Meteorological history
- Formed: August 8, 1983
- Dissipated: August 14, 1983

Category 2 hurricane
- 1-minute sustained (SSHWS/NWS)
- Highest winds: 100 mph (155 km/h)

Overall effects
- Fatalities: 4 confirmed, 1 presumed
- Damage: $19 million (1983 USD)
- Areas affected: Baja California Peninsula, California, Nevada, Utah, and Arizona
- IBTrACS
- Part of the 1983 Pacific hurricane season

= Hurricane Ismael (1983) =

Category 2 Pacific hurricane in 1983

Hurricane Ismael was responsible for significant flooding throughout the Inland Empire of the United States in August 1983. The cyclone was the tenth depression, ninth named storm, and fifth hurricane of the 1983 Pacific hurricane season. The origins of Hurricane Ismael were from a northward bulge of the Intertropical Convergence Zone (ITCZ) in early August, which resulted in the formation of a tropical depression on August 8. Six hours later, it was upgraded into Tropical storm Ismael. Continuing to intensify, Ismael was upgraded into a hurricane late on August 10 and subsequently developed an eye. After bypassing the Revillagigedo Islands, the storm reached its peak wind speed of 100 mph. Late on August 11, Hurricane Ismael began to weaken as it encountered cooler waters. The following day, Ismael was downgraded into a tropical storm. On August 14, the storm was downgraded into a tropical depression approximately 250 mi west of Point Ensenada. After turning north, Ismael dissipated later that day near Guadalupe Island.

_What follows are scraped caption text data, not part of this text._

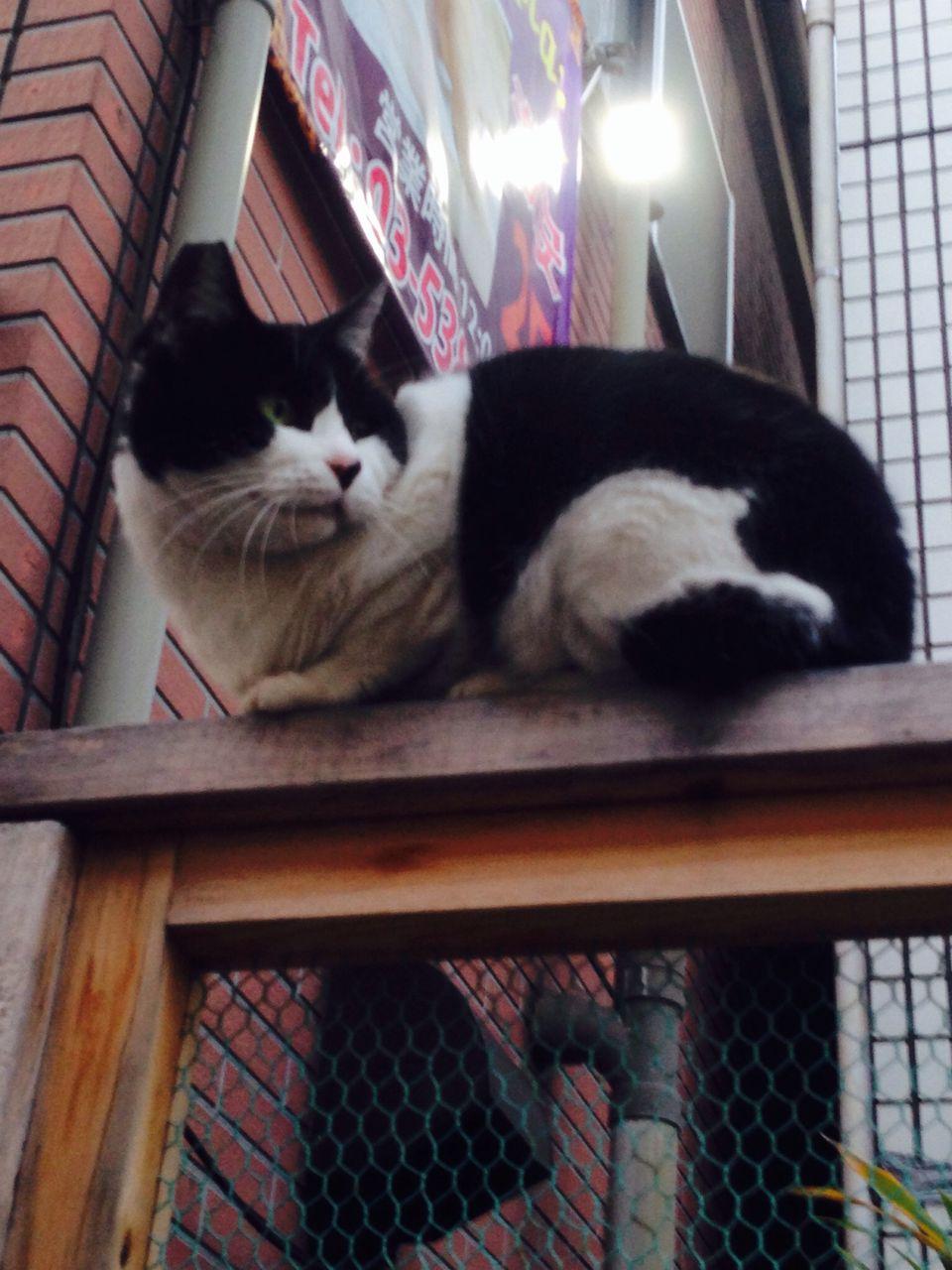 image カメラ目線とか絶対しない大久保の野良猫。 うーん。実にニヒル。 ビーボ... ニヒル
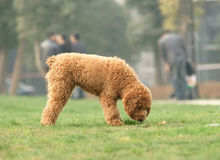 Toy poodle was looking for something Stock Image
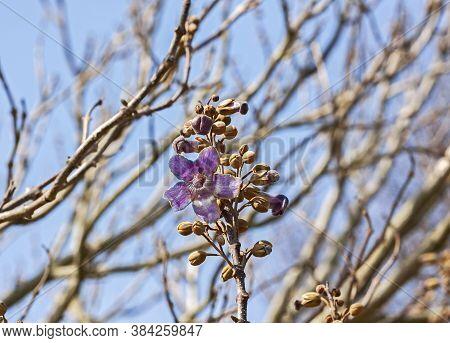 A Foxglove Tree (paulownia Tomentosa) In Flower In Somerset, Uk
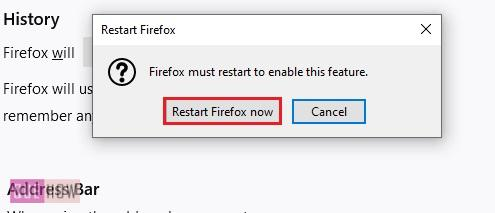 Disable-history-in-firefox-5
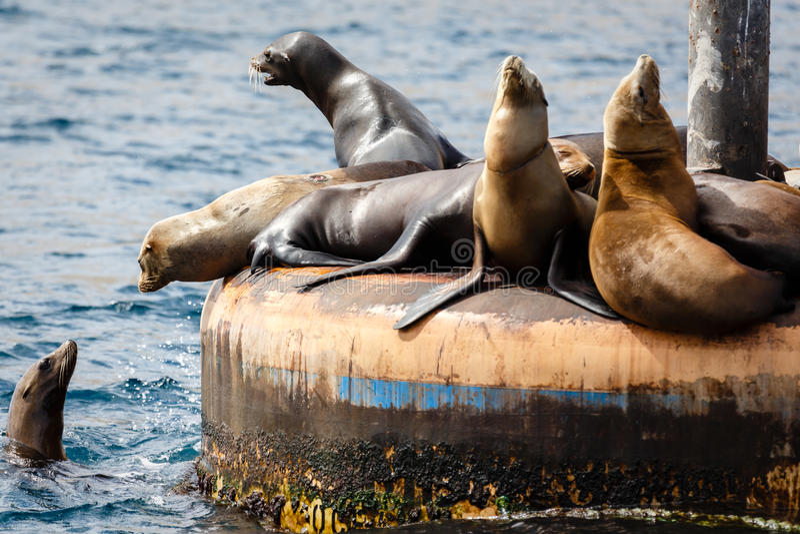 集合咆哮和晒黑的海狮在打桩 库存照片
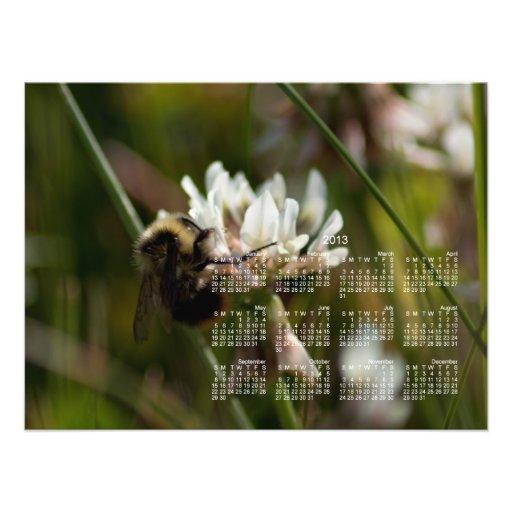 Bumbling in the Clover; 2013 Calendar Photo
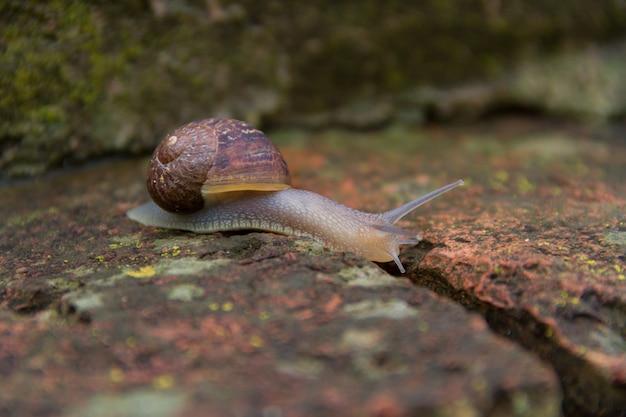 O caracol deslizando para baixo os tijolos antigos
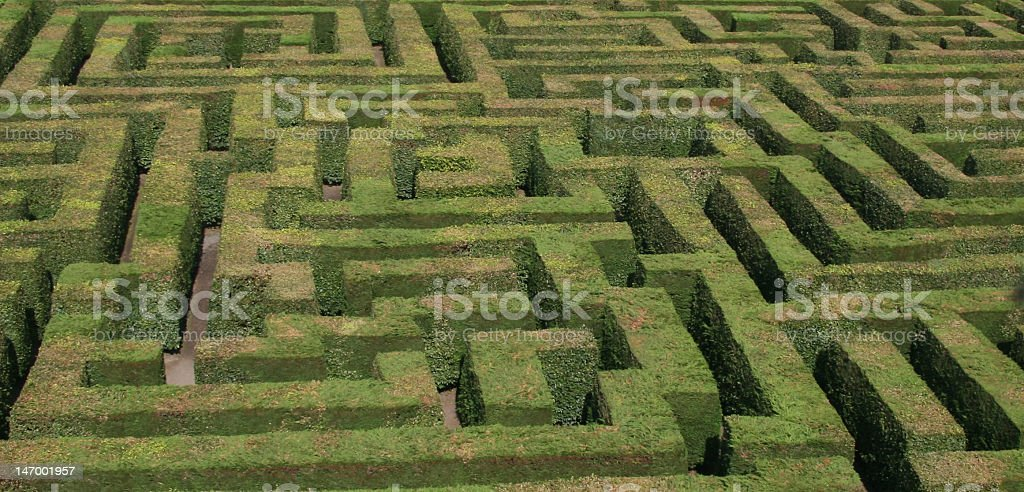 Hedge Maze, Traquair House, Scotland.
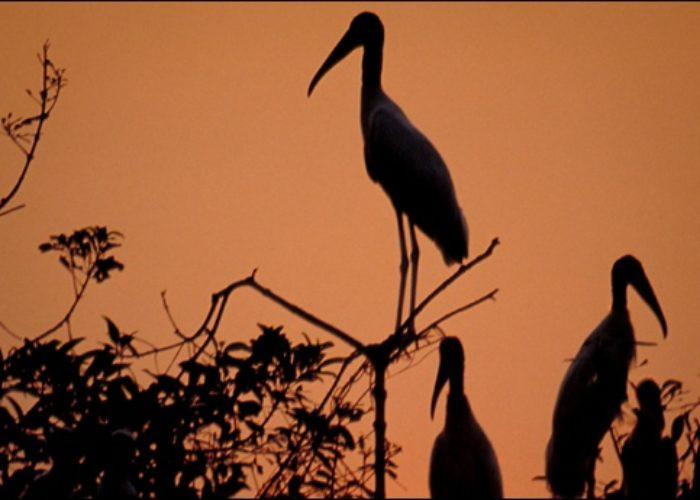 pantanal3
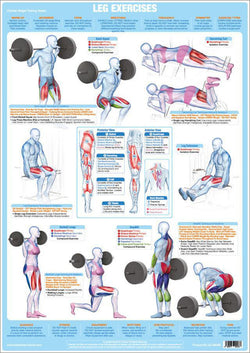 Leg Exercises Weight Training Fitness Instructional Wall Chart Poster - Chartex Products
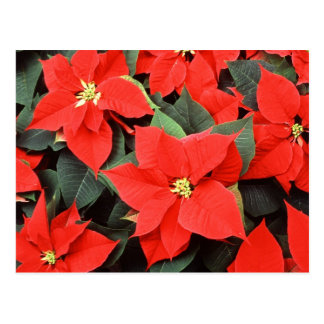 Beautiful Poinsettias Postcard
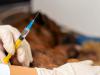 Les vaccins sont-ils remboursés par l'assurance chien/chat ?
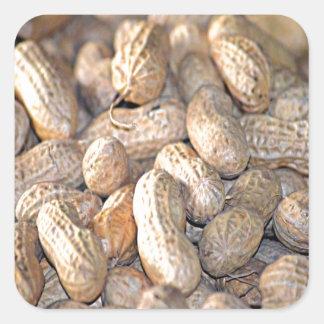 Georgia Peanut Sticker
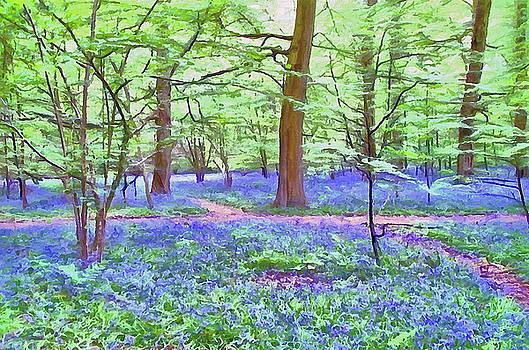 Bluebell Wood by Bishopston Fine Art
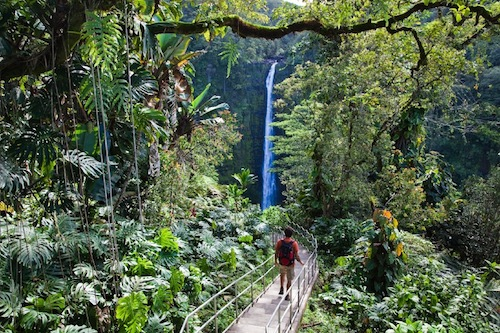 Check out  Big Island Hikes  for the best Beaches. Volcanoes. Rainforests. Deserts. Lava Tubes. The Ultimate Online Guidebook for Big Island Adventure.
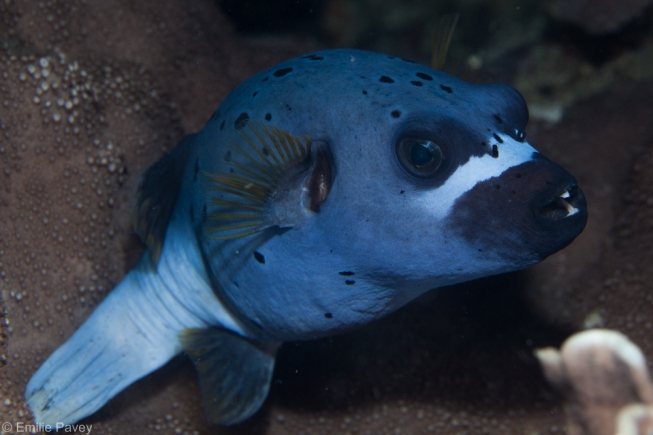 Pufferfish moalboal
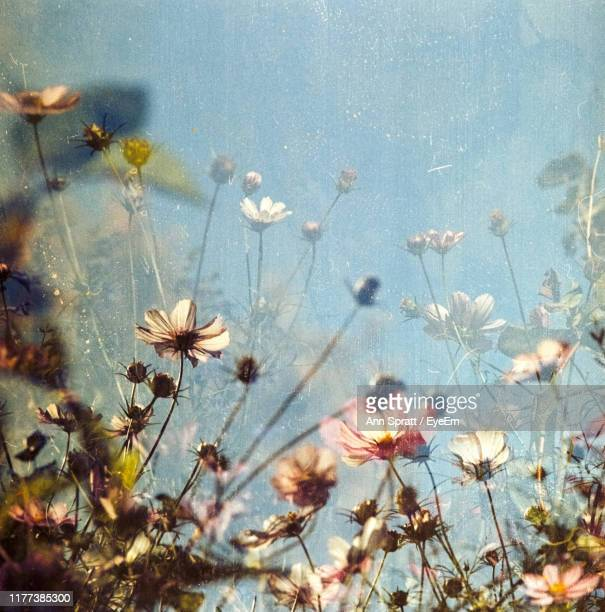 close-up of flowering plants against blue sky - cross processed stock pictures, royalty-free photos & images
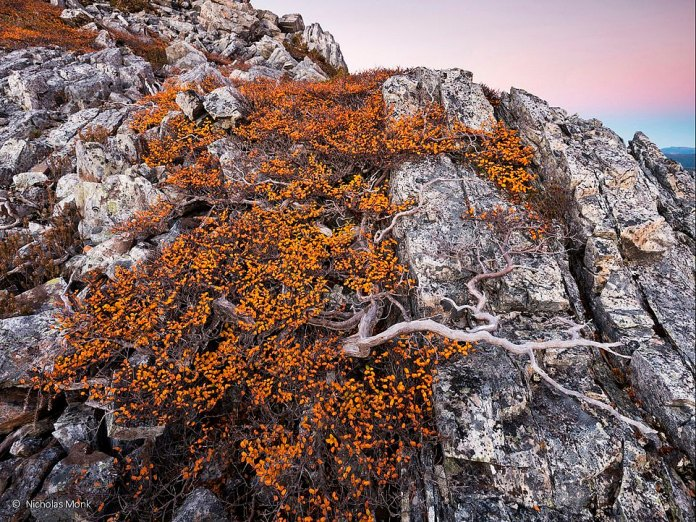 A sprawling tree that spreads its roots along a rocky wall in Tasmania was captured on film by photographer Nicholas Monk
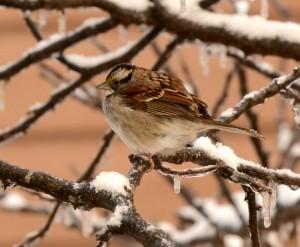 sparrow-300x247.jpg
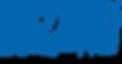 Logo Blizzard_Entertainment.png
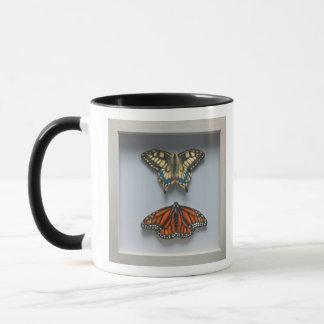 Butterflies 'in a frame' Entomology Mug (white)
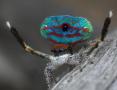 孔雀蜘蛛 迷人的美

While still out at sea, Ismael brought 6–9 ft waves to Southern California, though waves from the storm were less than expected. One person was swept away at a beach. The remnants of the storm later moved over the region, resulting in moderate rainfall. The Yucca Valley was the worst hit by the storm, where nearly every road was washed out. Almost 50,000 residents were isolated due to rains. A tornado was spotted near Los Angeles, causing minor damage. In San Bernardino, many buildings were destroyed. Around 80,000 homes were left without power across the Inland Empire. Moreover, three interstates were closed. In all, minor injuries were reported, three people died in San Bernardino when their car swept into a channel, and an engineer was killed returning to China Lake when her car was swept into a wash. Damage in the region totaled $19 million (1983 USD). After affecting California, the remnants of the hurricane moved into Nevada. Many parking lots in Laughlin were flooded; two small towns in Clark County were also isolated. Furthermore, several major streets along the outskirts of Las Vegas were closed because of flooding.

==Meteorological history==

Hurricane Ismael originated from a northward bulge of the ITCZ in early August. On August 7, the Eastern Pacific Hurricane Center (EPHC) reported that this bulge had resulted in the formation of a tropical disturbance centered 500 mi south of Acapulco. Late on August 8, the system was upgraded into a tropical depression. Initially, the storm was expected to turn west and remain at sea; however, the depression turned northwest instead. Six hours after becoming a tropical cyclone, the low was upgraded into Tropical Storm Ismael.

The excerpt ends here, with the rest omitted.